* [Texte du document]

▬▬▬

Je suis impliqué dans plusieurs associations à différents titres : membre du bureau, encadrant, “simple licencié”, et partout je fais le même constat :
Aujourd’hui, beaucoup de personnes s’achètent une activité comme on s’achète un carton de vêtements jetables chez Shein, et passent d’un loisir à l’autre comme on fait défiler des post sur les réseaux sociaux : d’un simple coup de pouce et surtout sans réfléchir.
Zapping et consommation des activités : les effets du désengagement des pratiquants.
J’évoquerai trois disciplines que je connais bien pour les pratiquer régulièrement (c’est à dire chaque semaine au moins) : Art martiaux, yoga et Qi Gong.J’ai volontairement employé le terme “discipline”. Quelques extraits de définitions du Larousse pour comprendre les implications :
- Branche de la connaissance pouvant donner matière à un enseignement
- Aptitude de quelqu'un à obéir à ces règles
- Obéissance, soumission aux règles que s'est données le groupe auquel on appartient
- Règle de conduite que l'on s'impose, maîtrise de soi, sens du devoir
Ces trois “activités”, Art martiaux, yoga et Qi Gong, sont historiquement des disciplines, et ce qui est transmis aujourd’hui est l’héritage d’une tradition : culturelle, spirituelle autant que physique et technique. Leur apprentissage demande un engagement et de la constance (consistance ?) : On s’impose cette discipline dans la durée.

▬▬▬

* [Fiches de questions sur des scènes]
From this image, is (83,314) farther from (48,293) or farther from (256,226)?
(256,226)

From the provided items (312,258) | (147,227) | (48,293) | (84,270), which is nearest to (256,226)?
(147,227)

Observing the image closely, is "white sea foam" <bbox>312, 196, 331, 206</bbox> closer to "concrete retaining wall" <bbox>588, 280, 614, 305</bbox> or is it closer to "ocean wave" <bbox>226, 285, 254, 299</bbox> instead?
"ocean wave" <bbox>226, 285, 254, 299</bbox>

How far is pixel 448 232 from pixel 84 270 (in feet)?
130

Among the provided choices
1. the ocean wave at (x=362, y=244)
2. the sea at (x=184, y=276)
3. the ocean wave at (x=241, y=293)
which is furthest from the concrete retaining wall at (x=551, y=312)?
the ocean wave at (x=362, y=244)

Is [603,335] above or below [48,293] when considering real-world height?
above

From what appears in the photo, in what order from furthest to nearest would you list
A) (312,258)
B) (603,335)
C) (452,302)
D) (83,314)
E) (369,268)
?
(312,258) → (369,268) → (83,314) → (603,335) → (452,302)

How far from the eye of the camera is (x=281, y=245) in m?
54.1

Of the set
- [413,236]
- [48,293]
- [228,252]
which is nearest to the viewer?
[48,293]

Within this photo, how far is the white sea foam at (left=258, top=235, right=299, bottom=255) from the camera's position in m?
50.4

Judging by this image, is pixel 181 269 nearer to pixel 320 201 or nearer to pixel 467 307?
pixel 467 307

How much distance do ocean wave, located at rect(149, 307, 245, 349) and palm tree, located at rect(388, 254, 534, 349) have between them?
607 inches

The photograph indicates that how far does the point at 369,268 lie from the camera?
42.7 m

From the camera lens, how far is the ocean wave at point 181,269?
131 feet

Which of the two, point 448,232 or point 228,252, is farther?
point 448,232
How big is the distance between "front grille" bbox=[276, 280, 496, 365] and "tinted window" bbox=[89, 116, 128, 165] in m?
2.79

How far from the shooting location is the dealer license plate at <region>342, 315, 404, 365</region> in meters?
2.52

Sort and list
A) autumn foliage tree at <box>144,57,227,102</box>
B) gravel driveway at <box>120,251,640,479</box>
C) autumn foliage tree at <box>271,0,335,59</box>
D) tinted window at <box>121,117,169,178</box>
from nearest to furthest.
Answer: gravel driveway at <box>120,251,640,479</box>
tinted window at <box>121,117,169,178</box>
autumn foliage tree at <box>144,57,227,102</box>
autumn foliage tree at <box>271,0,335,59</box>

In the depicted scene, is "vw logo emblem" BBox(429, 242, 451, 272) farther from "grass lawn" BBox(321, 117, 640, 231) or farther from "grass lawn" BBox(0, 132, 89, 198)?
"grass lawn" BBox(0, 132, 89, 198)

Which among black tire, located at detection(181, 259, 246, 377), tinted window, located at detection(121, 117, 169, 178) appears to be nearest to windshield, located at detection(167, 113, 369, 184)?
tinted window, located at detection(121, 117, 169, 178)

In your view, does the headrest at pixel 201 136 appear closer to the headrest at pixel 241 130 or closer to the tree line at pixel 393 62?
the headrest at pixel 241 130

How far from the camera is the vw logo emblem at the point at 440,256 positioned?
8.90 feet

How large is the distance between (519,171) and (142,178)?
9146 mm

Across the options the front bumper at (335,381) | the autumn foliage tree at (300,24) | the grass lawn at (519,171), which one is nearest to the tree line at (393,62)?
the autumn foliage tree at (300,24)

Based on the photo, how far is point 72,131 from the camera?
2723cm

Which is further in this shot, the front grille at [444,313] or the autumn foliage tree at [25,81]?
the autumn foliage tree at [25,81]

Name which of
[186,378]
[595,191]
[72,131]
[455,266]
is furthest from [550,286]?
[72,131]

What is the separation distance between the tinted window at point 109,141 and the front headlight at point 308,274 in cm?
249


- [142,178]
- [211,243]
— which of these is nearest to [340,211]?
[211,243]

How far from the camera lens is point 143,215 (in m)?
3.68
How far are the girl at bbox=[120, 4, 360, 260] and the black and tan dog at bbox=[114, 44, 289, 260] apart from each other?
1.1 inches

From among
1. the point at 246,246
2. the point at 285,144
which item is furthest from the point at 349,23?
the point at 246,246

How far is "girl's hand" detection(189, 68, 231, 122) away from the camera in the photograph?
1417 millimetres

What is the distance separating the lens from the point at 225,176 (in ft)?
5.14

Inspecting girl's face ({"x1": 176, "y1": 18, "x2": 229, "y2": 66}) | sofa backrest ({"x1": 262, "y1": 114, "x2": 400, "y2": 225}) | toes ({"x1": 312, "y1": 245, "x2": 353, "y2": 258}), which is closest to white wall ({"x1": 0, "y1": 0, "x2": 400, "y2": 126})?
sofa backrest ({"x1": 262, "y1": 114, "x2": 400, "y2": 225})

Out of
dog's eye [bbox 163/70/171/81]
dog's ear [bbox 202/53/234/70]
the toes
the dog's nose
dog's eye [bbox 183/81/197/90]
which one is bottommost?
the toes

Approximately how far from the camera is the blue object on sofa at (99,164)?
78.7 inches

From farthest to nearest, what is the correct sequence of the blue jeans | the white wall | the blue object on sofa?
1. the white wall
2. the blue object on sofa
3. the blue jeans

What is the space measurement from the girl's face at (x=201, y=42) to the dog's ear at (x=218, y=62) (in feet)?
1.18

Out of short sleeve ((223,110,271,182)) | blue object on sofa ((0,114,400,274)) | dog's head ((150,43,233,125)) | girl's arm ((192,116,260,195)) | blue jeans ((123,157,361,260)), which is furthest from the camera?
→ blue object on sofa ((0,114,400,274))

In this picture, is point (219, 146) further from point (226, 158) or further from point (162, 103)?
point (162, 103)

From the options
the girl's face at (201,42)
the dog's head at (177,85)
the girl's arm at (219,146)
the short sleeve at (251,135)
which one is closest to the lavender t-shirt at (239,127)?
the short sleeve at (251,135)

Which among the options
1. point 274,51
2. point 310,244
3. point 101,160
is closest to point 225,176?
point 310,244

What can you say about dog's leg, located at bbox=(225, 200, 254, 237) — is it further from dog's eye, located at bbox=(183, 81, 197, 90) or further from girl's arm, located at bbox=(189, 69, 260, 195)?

▬▬▬

* [Liste des tâches]
1. Répondez à ces questions sur le texte sur le désengagement des pratiquants :
(a) Quels rôles l'auteur occupe-t-il dans les associations ?
(b) À quelle enseigne le texte compare-t-il l'achat d'une activité ?
(c) Quelles sont les trois disciplines évoquées ?
2. Prolongez le texte sur le désengagement des pratiquants à partir de sa dernière phrase.

* [Réponses]
1.
(a) Membre du bureau, encadrant et « simple licencié ».
(b) Shein.
(c) Les arts martiaux, le yoga et le Qi Gong.

2.
Il n’y a pas de secret : qui pourrait prétendre apprendre à jouer du piano en y consacrant une heure quand on a le temps, une ou deux fois par mois ? La pratique de la musique est un art complet et est en cela une discipline.
Toute la difficulté vient de cette tendance à tout transformer en “loisir”. Définitions :
- Temps libre dont on dispose en dehors des occupations imposées, obligatoires, et qu'on peut utiliser à son gré.
- Distractions, amusements auxquels on se livre pendant ses moments de liberté.
Décryptage sémantique :nous avons peu à peu glissé d’une discipline (volontaire, personne n’est obligé !) dans laquelle l'investissement consistait à accepter les règles et les contraintes liées, pour basculer vers un désinvestissement où la distraction et le non engagement font loi.
Chaque année voit arriver son lot de pratiquants “à fond”, qui en septembre jurent avoir trouvé un sens à leur vie et qui dès octobre sont incapables de lutter contre l’arrivée du froid et des jours plus courts : “Ah oui, mais c’est dur de ressortir quand on est au chaud dans son canapé”. Pour les “touristes associatifs” qui ont survécu au premier écueil de la Toussaint, il reste l’Himalaya de la reprise en janvier (encore 30% de victimes) et pire encore, l’arrivée du printemps (“Ah oui mais là il fait beau je vais pas m’enfermer”). RIP touriste disparu, condoléances à la famille.
Quelles conséquences sur l’activité ?
Le “tourisme associatif” a les mêmes conséquences que le tourisme de masse : à force de confondre Dojo (“lieu où on étudie la Voie”) et salle de sport, on transforme un patrimoine parfois séculaire en une sorte de pratique insipide de plus en plus déconnectée de ses fondements. Façon Mac Do au pays du guide Michelin.
Le niveau baisse, l’exigence avec. Le manque d’assiduité de certains pratiquants nuisant à la progression pédagogique du groupe. Les moins réguliers faisant perdre du temps aux plus impliqués, ce qui ne fait que contribuer à une démotivation des plus fragiles.
Quelles conséquences pour l’enseignant ?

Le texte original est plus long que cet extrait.